_What you should do_: When you reproduce the listing, keep every word as it is and drop the pictures.
=== Data section ===
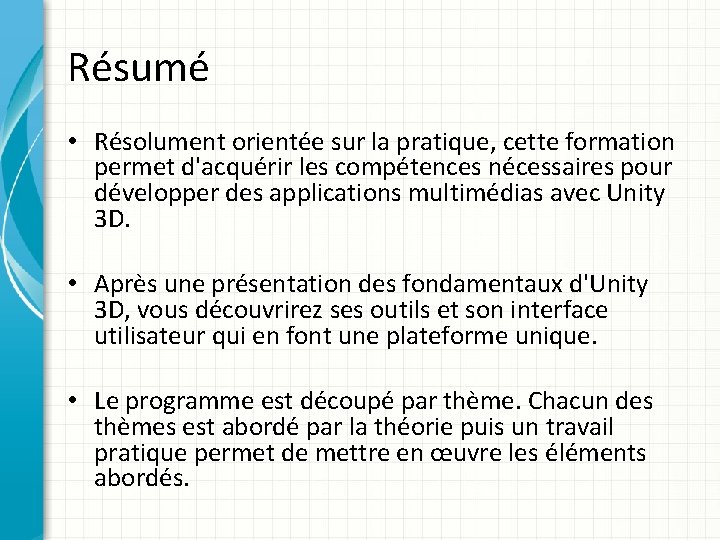 Résumé

• Résolument orientée sur la pratique, cette formation permet d'acquérir les compétences nécessaires pour développer des applications multimédias avec Unity 3D.

• Après une présentation des fondamentaux d'Unity 3D, vous découvrirez ses outils et son interface utilisateur qui en font une plateforme unique.

• Le programme est découpé par thème. Chacun des thèmes est abordé par la théorie puis un travail pratique permet de mettre en œuvre les éléments abordés.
===
_Answer box_:
 Résumé

• Résolument orientée sur la pratique, cette formation permet d'acquérir les compétences nécessaires pour développer des applications multimédias avec Unity 3D.

• Après une présentation des fondamentaux d'Unity 3D, vous découvrirez ses outils et son interface utilisateur qui en font une plateforme unique.

• Le programme est découpé par thème. Chacun des thèmes est abordé par la théorie puis un travail pratique permet de mettre en œuvre les éléments abordés.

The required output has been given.